* [What is asked]:
Exactly reproduce the lines beginning with the line that includes "As made visible" and ending with the last line of the data.

* [Records of scene-based questions]:
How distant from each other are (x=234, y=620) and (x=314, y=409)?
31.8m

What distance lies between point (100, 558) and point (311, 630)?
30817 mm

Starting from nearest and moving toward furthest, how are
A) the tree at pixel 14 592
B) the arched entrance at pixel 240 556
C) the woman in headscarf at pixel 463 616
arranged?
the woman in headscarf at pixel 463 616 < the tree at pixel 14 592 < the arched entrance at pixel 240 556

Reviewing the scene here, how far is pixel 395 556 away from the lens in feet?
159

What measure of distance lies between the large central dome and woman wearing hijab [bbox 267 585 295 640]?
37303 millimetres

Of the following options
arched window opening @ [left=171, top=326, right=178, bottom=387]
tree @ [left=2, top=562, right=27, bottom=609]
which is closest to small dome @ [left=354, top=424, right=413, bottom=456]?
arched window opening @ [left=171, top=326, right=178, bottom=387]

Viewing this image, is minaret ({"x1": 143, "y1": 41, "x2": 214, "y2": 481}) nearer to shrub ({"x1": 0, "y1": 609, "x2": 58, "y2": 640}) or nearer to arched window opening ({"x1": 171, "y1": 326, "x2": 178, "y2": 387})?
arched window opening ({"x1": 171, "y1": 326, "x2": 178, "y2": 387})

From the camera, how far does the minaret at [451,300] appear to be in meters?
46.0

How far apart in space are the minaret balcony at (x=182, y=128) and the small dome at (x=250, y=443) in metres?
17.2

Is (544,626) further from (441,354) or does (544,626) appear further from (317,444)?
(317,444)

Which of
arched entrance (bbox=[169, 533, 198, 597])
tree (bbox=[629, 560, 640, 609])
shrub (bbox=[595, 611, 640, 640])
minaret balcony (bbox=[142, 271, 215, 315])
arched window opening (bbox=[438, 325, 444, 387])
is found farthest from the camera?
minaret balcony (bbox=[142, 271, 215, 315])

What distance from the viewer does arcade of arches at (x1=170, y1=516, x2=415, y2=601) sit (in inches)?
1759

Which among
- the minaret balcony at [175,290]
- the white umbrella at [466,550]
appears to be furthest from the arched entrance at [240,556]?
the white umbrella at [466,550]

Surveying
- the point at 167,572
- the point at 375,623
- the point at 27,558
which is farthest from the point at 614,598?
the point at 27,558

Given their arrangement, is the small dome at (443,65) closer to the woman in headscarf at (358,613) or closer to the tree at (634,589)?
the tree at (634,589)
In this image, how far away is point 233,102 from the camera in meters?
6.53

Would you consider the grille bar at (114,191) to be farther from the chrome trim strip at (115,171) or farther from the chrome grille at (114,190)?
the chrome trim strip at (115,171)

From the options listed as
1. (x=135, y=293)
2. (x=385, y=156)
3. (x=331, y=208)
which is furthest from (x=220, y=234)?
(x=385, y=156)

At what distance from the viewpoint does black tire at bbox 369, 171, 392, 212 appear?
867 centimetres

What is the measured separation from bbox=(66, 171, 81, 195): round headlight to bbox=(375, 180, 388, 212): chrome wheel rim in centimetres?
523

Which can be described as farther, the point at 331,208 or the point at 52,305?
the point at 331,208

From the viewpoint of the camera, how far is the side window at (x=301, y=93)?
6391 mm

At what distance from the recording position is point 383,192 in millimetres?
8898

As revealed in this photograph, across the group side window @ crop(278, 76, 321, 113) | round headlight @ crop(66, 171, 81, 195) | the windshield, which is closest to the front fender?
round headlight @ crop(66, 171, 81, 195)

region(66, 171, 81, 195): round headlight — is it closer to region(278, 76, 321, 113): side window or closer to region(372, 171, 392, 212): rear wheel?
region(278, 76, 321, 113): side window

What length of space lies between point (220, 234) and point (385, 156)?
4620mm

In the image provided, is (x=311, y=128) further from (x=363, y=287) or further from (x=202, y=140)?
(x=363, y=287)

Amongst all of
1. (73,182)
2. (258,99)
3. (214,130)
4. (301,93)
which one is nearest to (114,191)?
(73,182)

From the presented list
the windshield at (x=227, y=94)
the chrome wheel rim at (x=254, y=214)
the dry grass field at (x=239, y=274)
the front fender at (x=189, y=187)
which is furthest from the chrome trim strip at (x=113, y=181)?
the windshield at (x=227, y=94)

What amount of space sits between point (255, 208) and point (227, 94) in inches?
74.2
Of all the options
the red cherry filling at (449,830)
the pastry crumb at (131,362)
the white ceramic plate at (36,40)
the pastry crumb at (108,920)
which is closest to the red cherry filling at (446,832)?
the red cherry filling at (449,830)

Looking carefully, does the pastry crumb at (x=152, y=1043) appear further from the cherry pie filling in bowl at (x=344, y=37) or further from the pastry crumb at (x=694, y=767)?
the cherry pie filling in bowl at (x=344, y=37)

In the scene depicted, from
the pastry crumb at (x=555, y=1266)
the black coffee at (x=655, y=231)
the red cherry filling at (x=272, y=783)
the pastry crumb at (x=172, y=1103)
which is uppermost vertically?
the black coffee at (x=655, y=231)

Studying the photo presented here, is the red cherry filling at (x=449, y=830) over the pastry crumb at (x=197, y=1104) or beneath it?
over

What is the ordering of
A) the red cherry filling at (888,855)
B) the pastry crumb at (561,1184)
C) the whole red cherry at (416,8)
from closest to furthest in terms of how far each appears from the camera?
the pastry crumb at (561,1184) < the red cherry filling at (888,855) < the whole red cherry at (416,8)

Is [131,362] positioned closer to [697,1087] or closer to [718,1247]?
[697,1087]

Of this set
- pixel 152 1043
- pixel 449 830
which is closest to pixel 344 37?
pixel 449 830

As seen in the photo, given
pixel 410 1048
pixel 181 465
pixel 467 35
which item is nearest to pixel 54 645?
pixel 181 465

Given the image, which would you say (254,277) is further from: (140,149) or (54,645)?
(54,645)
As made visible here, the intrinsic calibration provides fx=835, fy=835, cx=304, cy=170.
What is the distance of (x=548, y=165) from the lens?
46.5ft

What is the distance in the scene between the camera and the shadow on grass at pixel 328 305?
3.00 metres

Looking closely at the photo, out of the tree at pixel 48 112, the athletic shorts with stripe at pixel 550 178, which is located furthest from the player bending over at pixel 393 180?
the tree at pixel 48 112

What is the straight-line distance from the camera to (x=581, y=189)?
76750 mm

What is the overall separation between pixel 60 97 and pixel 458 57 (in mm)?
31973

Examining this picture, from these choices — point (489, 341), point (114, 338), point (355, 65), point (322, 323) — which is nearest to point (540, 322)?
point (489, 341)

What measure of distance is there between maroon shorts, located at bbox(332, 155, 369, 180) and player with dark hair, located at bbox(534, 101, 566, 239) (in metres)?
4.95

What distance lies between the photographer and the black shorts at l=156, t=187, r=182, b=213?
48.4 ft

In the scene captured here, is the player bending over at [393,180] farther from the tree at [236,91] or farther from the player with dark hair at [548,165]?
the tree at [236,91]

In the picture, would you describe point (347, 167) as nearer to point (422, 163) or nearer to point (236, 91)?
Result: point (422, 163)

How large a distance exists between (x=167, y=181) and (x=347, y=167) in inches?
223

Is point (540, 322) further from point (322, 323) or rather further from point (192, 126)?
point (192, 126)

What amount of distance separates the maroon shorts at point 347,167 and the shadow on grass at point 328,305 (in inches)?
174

* [Task solution]:
As made visible here, the intrinsic calibration provides fx=835, fy=835, cx=304, cy=170.
What is the distance of (x=548, y=165) from the lens?
46.5ft

What is the distance in the scene between the camera and the shadow on grass at pixel 328 305?
3.00 metres

Looking closely at the photo, out of the tree at pixel 48 112, the athletic shorts with stripe at pixel 550 178, which is located furthest from the player bending over at pixel 393 180?
the tree at pixel 48 112

What is the straight-line distance from the camera to (x=581, y=189)?
76750 mm

What is the overall separation between pixel 60 97 and pixel 458 57 (in mm)?
31973

Examining this picture, from these choices — point (489, 341), point (114, 338), point (355, 65), point (322, 323) — which is nearest to point (540, 322)?
point (489, 341)

What measure of distance is there between maroon shorts, located at bbox(332, 155, 369, 180) and player with dark hair, located at bbox(534, 101, 566, 239) (in metres)?
4.95

What distance lies between the photographer and the black shorts at l=156, t=187, r=182, b=213?
48.4 ft

In the scene captured here, is the player bending over at [393,180] farther from the tree at [236,91] or farther from the player with dark hair at [548,165]?
the tree at [236,91]

In the picture, would you describe point (347, 167) as nearer to point (422, 163) or nearer to point (236, 91)?
Result: point (422, 163)

How large a distance exists between (x=167, y=181) and (x=347, y=167) in inches?
223

Is point (540, 322) further from point (322, 323) or rather further from point (192, 126)?
point (192, 126)

What amount of distance separates the maroon shorts at point 347,167 and the shadow on grass at point 328,305 (in inches)?
174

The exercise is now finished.